:: TASK INSTRUCTIONS ::
For each record here, output an exact copy.

:: RECORDS TO USE ::
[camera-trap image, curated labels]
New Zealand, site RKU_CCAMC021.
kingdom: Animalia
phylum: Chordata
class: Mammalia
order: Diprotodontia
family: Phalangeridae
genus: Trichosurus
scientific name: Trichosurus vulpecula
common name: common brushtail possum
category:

:: EXERCISE SOLUTION ::
[camera-trap image, curated labels]
New Zealand, site RKU_CCAMC021.
kingdom: Animalia
phylum: Chordata
class: Mammalia
order: Diprotodontia
family: Phalangeridae
genus: Trichosurus
scientific name: Trichosurus vulpecula
common name: common brushtail possum
category:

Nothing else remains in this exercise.